In that place, that inferno where cars burned for days afterward, such was the heat generated by the destruction, I felt at once helpless and helpful. And within that strange space, I began to feel a little hopeful as well, strange as that word sounds today. I think we all felt something similar, which was that we wanted to find a way to express our gratitude for those who answered the call to protect this imperfect experiment we call democracy. There around me and around the country were examples of the best of what we can be, united against those who try to put the fear of death into our commitment to the experiment.
As I think back to that bizarre and terrible window 20 years ago and hear the words of Cunningham and see him nod to us, thank us with a short smile for whatever it was we were doing and head home, I’d give anything to get back to hopeful.

#####

● **Tasks and exercises**:
[1] In the passage about the inferno, what does the writer say they would give anything to get back to?
[2] Carry on writing the passage about the inferno, picking up right after its final sentence.
The entries after this point are separate material and are not part of the passage about the inferno.

#####

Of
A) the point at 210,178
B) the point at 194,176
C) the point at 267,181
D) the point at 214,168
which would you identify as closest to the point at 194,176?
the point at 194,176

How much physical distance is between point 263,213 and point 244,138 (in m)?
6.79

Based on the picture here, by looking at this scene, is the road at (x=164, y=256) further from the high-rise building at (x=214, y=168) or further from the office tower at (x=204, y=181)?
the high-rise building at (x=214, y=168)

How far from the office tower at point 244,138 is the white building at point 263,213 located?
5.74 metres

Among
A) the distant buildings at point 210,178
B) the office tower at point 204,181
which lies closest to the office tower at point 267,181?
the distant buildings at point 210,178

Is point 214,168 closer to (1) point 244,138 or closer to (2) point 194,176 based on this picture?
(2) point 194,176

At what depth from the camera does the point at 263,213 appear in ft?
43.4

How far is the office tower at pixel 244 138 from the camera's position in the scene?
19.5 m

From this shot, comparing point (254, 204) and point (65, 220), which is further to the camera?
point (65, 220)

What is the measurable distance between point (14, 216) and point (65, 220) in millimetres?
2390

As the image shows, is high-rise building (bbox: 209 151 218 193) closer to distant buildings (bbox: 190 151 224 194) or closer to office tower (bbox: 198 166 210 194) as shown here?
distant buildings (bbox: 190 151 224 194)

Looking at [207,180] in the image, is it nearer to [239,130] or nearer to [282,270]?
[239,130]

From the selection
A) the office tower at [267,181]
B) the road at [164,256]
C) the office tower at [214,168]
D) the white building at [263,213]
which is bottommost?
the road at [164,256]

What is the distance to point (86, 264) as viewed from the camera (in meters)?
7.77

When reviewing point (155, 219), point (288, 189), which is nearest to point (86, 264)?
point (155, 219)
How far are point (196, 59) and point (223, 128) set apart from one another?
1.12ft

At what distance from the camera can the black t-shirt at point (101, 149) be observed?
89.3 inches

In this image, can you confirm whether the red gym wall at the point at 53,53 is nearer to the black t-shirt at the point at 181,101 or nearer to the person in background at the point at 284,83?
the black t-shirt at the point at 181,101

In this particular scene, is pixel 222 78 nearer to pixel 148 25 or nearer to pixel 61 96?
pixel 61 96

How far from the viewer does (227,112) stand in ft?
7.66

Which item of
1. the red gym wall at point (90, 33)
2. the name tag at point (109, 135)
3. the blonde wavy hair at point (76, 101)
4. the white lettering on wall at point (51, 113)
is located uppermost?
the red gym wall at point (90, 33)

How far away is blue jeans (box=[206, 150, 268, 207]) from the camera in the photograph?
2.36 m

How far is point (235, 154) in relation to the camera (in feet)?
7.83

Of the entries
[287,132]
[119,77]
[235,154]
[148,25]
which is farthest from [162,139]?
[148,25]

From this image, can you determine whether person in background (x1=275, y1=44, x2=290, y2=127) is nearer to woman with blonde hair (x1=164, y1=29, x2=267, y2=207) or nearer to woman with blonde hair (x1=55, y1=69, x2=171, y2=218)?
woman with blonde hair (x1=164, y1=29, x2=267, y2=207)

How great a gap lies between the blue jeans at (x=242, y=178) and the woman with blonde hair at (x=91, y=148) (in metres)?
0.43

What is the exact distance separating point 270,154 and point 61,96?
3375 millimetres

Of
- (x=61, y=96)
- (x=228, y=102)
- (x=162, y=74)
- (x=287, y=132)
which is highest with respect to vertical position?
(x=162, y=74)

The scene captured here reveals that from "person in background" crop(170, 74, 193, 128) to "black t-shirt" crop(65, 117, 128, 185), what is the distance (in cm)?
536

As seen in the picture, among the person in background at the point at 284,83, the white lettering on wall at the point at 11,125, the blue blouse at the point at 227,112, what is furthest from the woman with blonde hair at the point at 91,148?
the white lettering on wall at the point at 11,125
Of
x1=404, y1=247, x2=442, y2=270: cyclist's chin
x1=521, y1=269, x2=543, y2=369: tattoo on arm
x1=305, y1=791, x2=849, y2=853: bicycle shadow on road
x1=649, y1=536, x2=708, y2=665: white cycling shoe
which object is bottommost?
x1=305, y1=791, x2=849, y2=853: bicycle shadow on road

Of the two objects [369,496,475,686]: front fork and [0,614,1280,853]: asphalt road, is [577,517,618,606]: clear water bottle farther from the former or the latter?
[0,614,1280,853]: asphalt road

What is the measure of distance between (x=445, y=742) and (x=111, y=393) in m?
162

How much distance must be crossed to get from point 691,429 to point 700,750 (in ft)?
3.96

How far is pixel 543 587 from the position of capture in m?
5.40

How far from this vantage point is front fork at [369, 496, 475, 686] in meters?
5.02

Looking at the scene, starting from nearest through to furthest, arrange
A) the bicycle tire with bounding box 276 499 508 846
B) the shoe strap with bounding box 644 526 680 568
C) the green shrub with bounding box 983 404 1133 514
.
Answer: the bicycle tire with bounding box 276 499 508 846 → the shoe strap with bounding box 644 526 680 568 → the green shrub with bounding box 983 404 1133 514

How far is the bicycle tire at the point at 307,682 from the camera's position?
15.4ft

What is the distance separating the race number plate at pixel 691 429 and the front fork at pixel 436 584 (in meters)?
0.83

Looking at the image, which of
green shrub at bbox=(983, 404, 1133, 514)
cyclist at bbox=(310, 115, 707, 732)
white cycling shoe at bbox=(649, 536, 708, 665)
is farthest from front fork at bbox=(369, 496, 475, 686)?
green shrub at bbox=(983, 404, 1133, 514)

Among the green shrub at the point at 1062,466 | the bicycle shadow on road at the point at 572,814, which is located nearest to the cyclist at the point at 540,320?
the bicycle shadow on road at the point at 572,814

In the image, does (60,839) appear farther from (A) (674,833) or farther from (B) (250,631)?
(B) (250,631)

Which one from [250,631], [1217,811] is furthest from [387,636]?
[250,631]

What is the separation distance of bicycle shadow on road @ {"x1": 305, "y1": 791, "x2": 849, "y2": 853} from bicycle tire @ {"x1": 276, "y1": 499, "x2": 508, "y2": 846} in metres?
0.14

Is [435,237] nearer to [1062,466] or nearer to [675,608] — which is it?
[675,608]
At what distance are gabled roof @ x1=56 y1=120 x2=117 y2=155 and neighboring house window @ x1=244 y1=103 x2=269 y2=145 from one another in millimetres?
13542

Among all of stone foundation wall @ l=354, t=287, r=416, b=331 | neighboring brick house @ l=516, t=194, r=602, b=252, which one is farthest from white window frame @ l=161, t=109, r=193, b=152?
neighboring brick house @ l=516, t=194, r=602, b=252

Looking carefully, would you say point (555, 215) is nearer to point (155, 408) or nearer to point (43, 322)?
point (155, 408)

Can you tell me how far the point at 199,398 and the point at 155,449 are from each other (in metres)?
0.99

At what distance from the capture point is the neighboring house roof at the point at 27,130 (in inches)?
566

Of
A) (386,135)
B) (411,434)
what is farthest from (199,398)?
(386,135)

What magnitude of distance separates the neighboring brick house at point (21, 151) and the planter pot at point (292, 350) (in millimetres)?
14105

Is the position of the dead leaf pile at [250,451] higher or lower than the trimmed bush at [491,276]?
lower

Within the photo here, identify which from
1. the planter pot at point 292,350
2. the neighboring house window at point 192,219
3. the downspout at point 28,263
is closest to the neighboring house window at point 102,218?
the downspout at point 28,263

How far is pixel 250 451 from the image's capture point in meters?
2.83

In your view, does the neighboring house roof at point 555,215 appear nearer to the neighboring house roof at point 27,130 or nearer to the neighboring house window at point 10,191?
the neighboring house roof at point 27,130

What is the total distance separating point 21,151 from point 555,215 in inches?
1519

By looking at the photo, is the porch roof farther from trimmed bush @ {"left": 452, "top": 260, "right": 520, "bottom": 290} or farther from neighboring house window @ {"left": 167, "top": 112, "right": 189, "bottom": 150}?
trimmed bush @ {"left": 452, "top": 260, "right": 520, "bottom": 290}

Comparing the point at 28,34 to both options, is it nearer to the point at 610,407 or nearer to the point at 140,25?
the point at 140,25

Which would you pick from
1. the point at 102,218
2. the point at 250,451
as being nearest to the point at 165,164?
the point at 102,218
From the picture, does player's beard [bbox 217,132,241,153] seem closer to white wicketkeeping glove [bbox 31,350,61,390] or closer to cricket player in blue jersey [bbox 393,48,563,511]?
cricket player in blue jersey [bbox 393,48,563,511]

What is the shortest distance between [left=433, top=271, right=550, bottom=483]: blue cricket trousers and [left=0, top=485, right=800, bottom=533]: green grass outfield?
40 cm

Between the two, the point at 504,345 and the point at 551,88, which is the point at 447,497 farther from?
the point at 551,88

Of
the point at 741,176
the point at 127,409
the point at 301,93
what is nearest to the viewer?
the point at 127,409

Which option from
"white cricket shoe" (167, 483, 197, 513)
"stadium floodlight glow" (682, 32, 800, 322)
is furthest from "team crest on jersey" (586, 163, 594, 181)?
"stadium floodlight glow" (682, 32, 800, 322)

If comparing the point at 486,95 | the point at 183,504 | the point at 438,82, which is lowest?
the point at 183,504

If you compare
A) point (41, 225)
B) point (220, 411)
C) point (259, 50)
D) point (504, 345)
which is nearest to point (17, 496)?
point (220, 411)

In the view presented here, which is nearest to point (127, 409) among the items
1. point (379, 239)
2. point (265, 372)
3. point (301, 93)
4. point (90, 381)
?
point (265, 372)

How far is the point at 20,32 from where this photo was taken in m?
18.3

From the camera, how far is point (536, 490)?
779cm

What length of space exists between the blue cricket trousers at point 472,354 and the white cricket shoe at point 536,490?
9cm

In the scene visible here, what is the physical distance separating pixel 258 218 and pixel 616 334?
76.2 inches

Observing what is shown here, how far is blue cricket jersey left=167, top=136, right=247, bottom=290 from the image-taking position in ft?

#####

● **Answers to the tasks**:
[1] Being hopeful.

[2]
The acts of terror were seen as acts of war, and the United States went to war for 20 years to root out the sources of the terror. The world has changed a lot since then. Our country has changed. I have changed. And not necessarily, it sometimes feels, for the better. I look at our country now, at a place where we seem to find a way to be divided on every single issue we face: from whether or not to wear a mask or get vaccinated against COVID-19, to whether or not the election of our candidate or their candidate spells the end of a democratic society as we know it.
We used to be stronger than that—much stronger. Strong enough that, when the call came, we could put our differences aside and recognize a real threat to our way of life and respond by reaching down into ourselves to find humility and passion to stand united in something we believe in.
Are these outdated ideas or behaviors? Do they represent some sort of “false consciousness,” or do they still course through our blood? I want to believe.